COUPABLE, MAIS DISPENSE DE PEINE
Le 29 avril, Jean-Pierre SERRUS, maire de la Roque d’Anthéron et vice-président de la métropole chargé des transports, a été reconnu coupable de prise illégale d’intérêt mais dispensé de peine par le Tribunal d’Aix en Provence.
Il lui est reproché d’avoir signé quatre permis de construire pour des sociétés dans lesquelles son oncle par alliance (l’époux de la sœur de sa mère) était gérant ou associé.
L’affaire est partie d’un signalement d’Anticor, à la suite des révélations de Marsactu et du Ravi en 2019, à propos de modifications du PLU sur les terrains en cause.
Ce ne sont pas ces modifications qui ont fait l’objet des poursuites, mais la délivrance des permis de construire.

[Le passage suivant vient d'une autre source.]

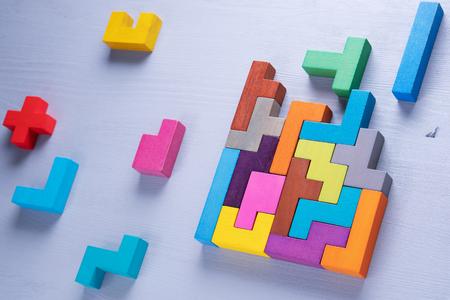 Das Konzept des logischen Denkens. Geometrische Formen in verschiedenen Farben, Draufsicht. Abstrakter Hintergrund. Standard-Bild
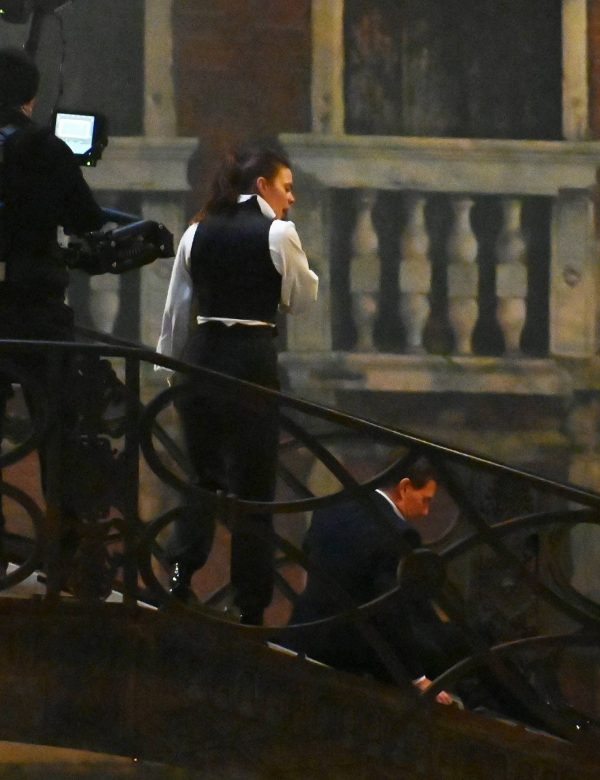 Hayley Atwell On the set of Mission Impossible 7 on the bridge Minich in Venice 09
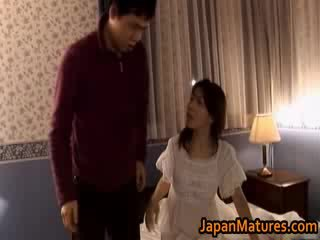 Mature japanese model gets fingered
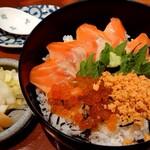 かねしげ - 鮭の親子丼(850円)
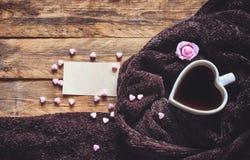 День ` s валентинки, сердце сформировал кофейную чашку, уютный коричневый шарф Стоковые Изображения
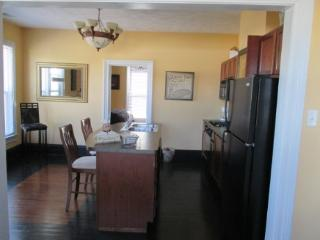Lighthouse apt. Great location right by Lighthouse Outlet Mall See the Sale! - LaPorte vacation rentals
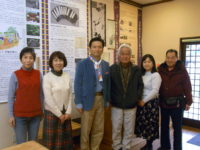 佐賀県知事山口祥義氏、スタッフと記念撮影していただきました。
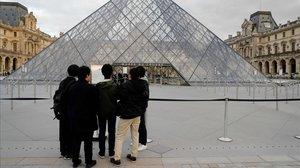 Macron demana a la UE coordinar els tancaments de fronteres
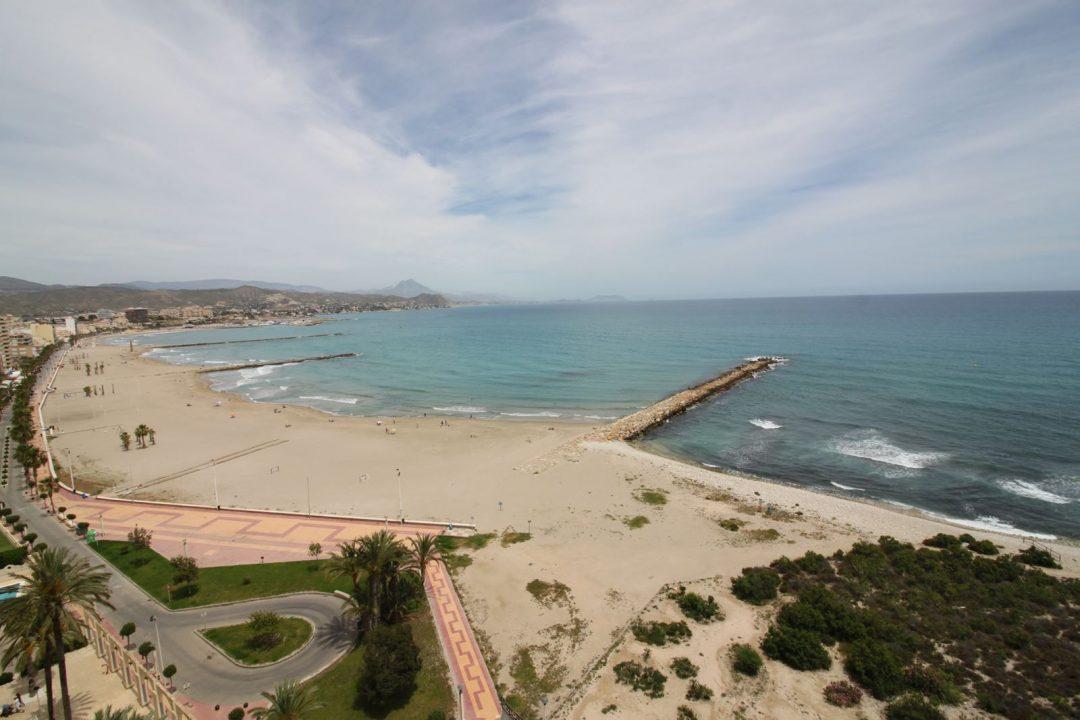 Ref. 40 El Campello, 1ª línea paseo marítimo. Vista panorámica al mar. Vivienda 3 dormitorios. Garaje cabina. Urbanización.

Pour arguer de sa bonne foi, le maire explique en premier lieu, qu’il a mis en place une procédure qui consiste à déléguer à la métropole l’instruction des permis, et au Conseil d’architecture, d’urbanisme et de l’environnement du département (CAUE) l’étude d’insertion des projets dans le paysage.
La mairie n’intervient donc pas dans la phase qui précède la signature, puisque cette phase est en quelque sorte externalisée, le maire ne faisant que signer.
En second lieu, Jean Pierre SERRUS explique que, pour éviter tout conflit d’intérêt, il s’est fixé comme règle de se déporter lorsque sont concernés par ses décisions ses « descendants, ascendants, frères et sœurs ».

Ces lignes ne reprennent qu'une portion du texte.